JakartaInsideCom– Kasus dugaan pemerasan oleh seorang Warga Negara Asing (WNA) bersama istrinya terhadap vendor furniture di Bali mulai mengemuka. Kasus ini berawal ketika DB, seorang vendor furniture, mendapatkan pesanan dengan perjanjian pembayaran termin empat kali. Namun, pembayaran hanya dilakukan sekali di awal proyek, meskipun pekerjaan telah mencapai 90% penyelesaian.
Kuasa hukum DB, Adhe Ratnasari, menuturkan bahwa seharusnya kliennya menerima empat kali pembayaran sesuai kesepakatan awal. “Pembayaran yang dijanjikan hanya dilakukan sekali, padahal klien saya sudah menyelesaikan hampir 90% pekerjaan,” kata Adhe Escobar.
Alih-alih menyelesaikan pembayaran, pihak WNA dan istrinya justru melayangkan somasi kepada DB, menuduh keterlambatan penyelesaian dan menjatuhkan denda senilai Rp89 juta. “Ini jelas pemerasan.
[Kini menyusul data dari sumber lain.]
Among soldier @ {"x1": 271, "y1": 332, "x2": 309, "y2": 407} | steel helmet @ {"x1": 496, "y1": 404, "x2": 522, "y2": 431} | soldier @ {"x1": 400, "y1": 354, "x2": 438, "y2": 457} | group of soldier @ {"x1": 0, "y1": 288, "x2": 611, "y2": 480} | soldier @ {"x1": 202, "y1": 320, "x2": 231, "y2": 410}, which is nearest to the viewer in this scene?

Nilai pesanan mereka sekitar Rp70 juta lebih, tapi mereka menuntut denda yang jauh lebih besar ketimbang sisa pembayaran yang belum mereka lunasi,” ujar Adhe.
Sebagai respons, Adhe dan timnya telah melakukan perjalanan ke Bali untuk melayangkan somasi balasan serta bersiap mengambil langkah tegas. Mereka juga mempertimbangkan untuk melaporkan dugaan pemerasan ini ke pihak berwenang jika tidak ada itikad baik dari pihak WNA tersebut. “Jika perlu, kami juga akan berdiskusi dengan pihak pemerintah dan organisasi masyarakat untuk memastikan agar perusahaan tersebut tidak bertindak semena-mena terhadap vendor-vendornya,” tegas Adhe.
Kasus ini mendapat perhatian karena praktik yang diduga merugikan vendor lokal serta potensi ketidakseimbangan dalam perlakuan terhadap pihak lokal dan asing di Bali.